* **Exercise instructions**:
1) In the passage on Millennials and their phones, what did members of Generation X have in place of smartphones?
2) Say whether each statement agrees with the passage on Millennials and their phones, and quote the deciding words: (a) Millennials are the most likely to suffer fatalities while driving. (b) Only Millennials neglect their families in favor of smartphones. (c) For Generation X, mobile devices were a way of life.
3) Summarize the passage on Millennials and their phones in two sentences.
:: Passage provided
Millennials are literally getting themselves killed behind the wheel because of driving while distracted by their phones. They are the most likely to suffer fatalities behind the wheel because they can’t stop looking at social media long enough to drive somewhere. Even for a bear, it’s hard to walk down the street without almost bumping into some Millennial kid playing Pokemon Go or whatever. While it’s true that people of any age can be distracted by their phones, Millennials take it to a new level. They can’t even put their phones down while going to the bathroom or having sex! While it’s a good thing that people can be connected almost anywhere (such as in the event of an emergency), it’s not necessarily great that they are constantly connected. There are droves of young people wandering the streets, their faces lit up from beneath with an eerie blue glow, seemingly unaware of the world around them. We GenX’ers had our pagers and blocky cell phones, but it was a convenience, not a way of life. Maybe if we’d had Facebook and iPhones in the 1980s, we’d have been the same way. Baby Boomer grandparents and Generation X parents are ignoring their grandchildren and children in favor of the smartphone, too. It’s a problem for everyone, but young people who are developing their identities in an uncertain time have to learn to put the phones down, unplug from the matrix for a little while, and smell the roses.
::::
:: Extracted material
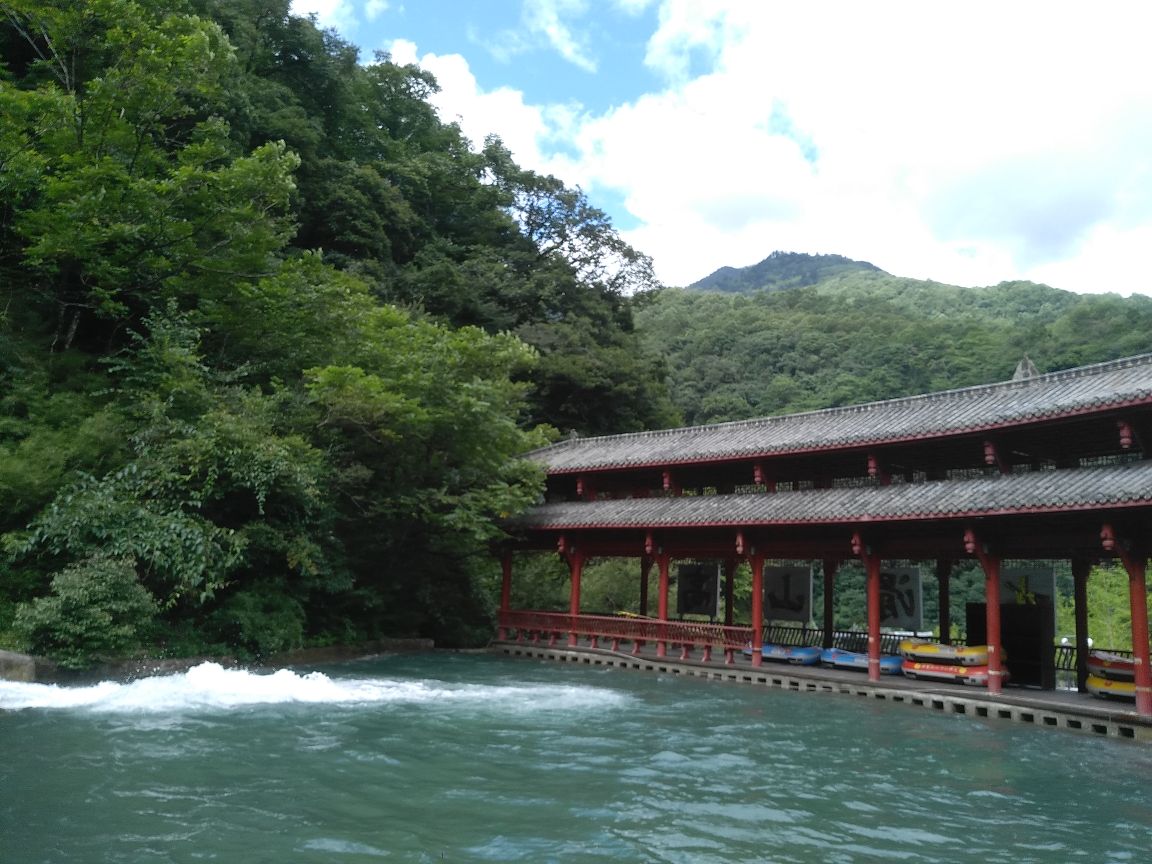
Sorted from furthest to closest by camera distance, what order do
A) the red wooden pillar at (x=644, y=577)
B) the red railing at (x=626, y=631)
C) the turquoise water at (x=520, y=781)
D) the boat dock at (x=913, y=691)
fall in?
the red wooden pillar at (x=644, y=577)
the red railing at (x=626, y=631)
the boat dock at (x=913, y=691)
the turquoise water at (x=520, y=781)

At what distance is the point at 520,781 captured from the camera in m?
9.27

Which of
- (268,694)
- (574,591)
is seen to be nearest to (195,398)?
(268,694)

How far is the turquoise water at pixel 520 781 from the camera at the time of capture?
712 cm

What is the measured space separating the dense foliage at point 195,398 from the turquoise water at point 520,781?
2479 millimetres

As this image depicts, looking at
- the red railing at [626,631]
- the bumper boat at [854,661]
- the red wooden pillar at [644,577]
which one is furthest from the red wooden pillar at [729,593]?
the bumper boat at [854,661]

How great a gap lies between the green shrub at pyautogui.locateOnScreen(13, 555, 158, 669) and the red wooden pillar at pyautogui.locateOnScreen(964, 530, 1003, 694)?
14.9 metres

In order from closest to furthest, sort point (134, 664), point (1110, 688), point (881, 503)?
point (134, 664) < point (1110, 688) < point (881, 503)

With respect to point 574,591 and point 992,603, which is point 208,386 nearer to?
point 574,591

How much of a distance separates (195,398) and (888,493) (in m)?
14.5

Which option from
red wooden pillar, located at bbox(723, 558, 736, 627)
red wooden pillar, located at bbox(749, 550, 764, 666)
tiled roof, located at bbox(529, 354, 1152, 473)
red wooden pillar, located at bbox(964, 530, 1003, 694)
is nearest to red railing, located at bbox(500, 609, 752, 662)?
red wooden pillar, located at bbox(749, 550, 764, 666)

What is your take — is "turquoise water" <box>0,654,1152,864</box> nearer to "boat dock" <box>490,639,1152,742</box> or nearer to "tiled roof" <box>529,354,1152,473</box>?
"boat dock" <box>490,639,1152,742</box>

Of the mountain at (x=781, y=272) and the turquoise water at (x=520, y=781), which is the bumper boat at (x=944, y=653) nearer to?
the turquoise water at (x=520, y=781)

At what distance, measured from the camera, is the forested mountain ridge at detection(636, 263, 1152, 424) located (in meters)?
49.3

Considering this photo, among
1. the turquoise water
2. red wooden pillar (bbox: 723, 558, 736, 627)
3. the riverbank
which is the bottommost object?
the turquoise water
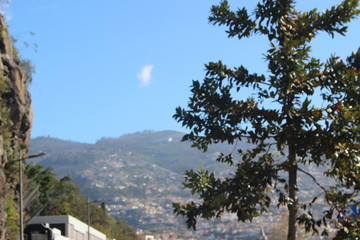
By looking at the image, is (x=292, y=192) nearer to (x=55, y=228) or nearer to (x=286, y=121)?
(x=286, y=121)

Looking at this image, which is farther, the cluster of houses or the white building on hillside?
the white building on hillside

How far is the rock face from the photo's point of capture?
60000mm

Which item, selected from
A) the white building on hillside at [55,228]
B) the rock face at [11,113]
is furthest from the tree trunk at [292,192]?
the white building on hillside at [55,228]

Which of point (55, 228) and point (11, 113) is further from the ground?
point (11, 113)

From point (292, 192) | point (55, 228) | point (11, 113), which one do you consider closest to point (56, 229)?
point (55, 228)

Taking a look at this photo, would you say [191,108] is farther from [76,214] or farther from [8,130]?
[76,214]

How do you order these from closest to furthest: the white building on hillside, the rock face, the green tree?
the green tree
the rock face
the white building on hillside

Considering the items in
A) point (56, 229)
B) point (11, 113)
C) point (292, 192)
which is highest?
point (11, 113)

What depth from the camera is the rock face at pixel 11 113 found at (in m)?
60.0

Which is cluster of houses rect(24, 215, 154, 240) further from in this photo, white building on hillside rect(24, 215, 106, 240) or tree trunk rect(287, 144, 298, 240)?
tree trunk rect(287, 144, 298, 240)

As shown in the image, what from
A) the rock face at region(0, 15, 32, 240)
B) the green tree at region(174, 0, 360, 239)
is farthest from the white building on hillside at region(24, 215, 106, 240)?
the green tree at region(174, 0, 360, 239)

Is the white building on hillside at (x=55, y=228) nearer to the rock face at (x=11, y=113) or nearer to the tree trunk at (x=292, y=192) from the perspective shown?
the rock face at (x=11, y=113)

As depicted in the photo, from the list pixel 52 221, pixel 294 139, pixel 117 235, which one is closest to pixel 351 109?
pixel 294 139

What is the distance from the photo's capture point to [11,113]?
6425 cm
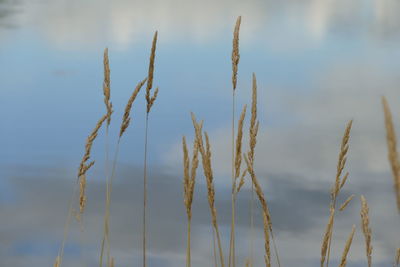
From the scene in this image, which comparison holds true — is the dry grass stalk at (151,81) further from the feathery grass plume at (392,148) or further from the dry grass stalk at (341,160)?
the feathery grass plume at (392,148)

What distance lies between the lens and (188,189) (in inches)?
69.1

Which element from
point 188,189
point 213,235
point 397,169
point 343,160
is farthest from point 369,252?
point 397,169

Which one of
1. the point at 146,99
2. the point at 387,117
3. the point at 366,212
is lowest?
the point at 366,212

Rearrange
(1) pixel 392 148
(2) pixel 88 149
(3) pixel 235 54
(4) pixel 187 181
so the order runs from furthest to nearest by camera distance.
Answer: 1. (3) pixel 235 54
2. (2) pixel 88 149
3. (4) pixel 187 181
4. (1) pixel 392 148

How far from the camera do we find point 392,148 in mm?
1090

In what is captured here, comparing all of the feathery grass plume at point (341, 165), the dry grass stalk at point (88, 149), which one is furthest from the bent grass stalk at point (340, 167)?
the dry grass stalk at point (88, 149)

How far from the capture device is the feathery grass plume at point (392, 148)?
106 centimetres

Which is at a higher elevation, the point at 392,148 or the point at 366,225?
the point at 392,148

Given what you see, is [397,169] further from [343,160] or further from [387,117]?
[343,160]

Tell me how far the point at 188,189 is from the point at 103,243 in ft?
2.02

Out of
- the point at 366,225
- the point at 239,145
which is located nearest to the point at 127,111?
the point at 239,145

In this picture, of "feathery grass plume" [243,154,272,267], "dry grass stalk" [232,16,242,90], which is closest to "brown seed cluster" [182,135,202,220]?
"feathery grass plume" [243,154,272,267]

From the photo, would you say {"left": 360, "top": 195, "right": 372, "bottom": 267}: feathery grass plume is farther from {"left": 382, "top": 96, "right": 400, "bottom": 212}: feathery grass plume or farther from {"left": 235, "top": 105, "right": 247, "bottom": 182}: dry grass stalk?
{"left": 382, "top": 96, "right": 400, "bottom": 212}: feathery grass plume

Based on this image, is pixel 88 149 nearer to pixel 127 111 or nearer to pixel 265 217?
pixel 127 111
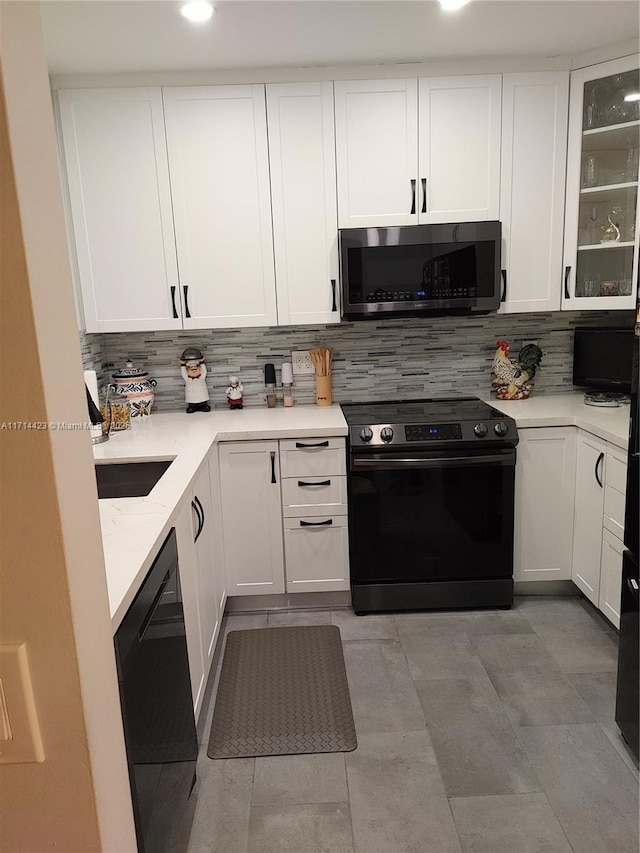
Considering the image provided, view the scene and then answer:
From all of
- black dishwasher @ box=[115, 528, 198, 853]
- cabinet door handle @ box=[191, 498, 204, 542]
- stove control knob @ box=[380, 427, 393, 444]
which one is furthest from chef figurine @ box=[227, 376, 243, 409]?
black dishwasher @ box=[115, 528, 198, 853]

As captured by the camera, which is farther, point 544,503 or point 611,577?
point 544,503

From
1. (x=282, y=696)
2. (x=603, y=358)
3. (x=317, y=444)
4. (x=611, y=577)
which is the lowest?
(x=282, y=696)

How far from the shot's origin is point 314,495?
282 centimetres

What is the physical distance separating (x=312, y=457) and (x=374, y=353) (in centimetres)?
82

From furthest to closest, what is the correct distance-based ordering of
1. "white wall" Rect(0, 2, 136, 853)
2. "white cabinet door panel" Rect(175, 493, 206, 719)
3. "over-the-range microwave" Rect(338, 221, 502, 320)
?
"over-the-range microwave" Rect(338, 221, 502, 320) < "white cabinet door panel" Rect(175, 493, 206, 719) < "white wall" Rect(0, 2, 136, 853)

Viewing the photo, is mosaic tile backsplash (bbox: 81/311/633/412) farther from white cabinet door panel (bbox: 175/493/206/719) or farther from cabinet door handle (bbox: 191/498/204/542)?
white cabinet door panel (bbox: 175/493/206/719)

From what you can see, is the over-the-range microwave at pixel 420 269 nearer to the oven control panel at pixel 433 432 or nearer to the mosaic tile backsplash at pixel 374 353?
the mosaic tile backsplash at pixel 374 353

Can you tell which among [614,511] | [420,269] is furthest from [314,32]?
[614,511]

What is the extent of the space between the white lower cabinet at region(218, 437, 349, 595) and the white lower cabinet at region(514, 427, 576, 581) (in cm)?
84

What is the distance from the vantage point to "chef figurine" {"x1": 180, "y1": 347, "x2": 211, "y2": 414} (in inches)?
124

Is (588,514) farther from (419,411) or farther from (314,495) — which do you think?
(314,495)

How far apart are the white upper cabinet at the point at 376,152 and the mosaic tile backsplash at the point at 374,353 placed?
62 cm

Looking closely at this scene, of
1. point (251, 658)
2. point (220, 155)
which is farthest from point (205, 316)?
point (251, 658)

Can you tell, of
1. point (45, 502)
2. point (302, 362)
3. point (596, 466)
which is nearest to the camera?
point (45, 502)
::::
* **Answers to the tasks**:
1) They had pagers and blocky cell phones.

2)
(a) Yes: "They are the most likely to suffer fatalities behind the wheel."
(b) No: "Baby Boomer grandparents and Generation X parents are ignoring their grandchildren and children in favor of the smartphone, too."
(c) No: "it was a convenience, not a way of life."

3) Millennials are the most likely to die behind the wheel because they are distracted by their phones, and they take phone use to a new level compared with other ages. Older generations also ignore family in favor of smartphones, but young people in particular have to learn to put their phones down and unplug for a while.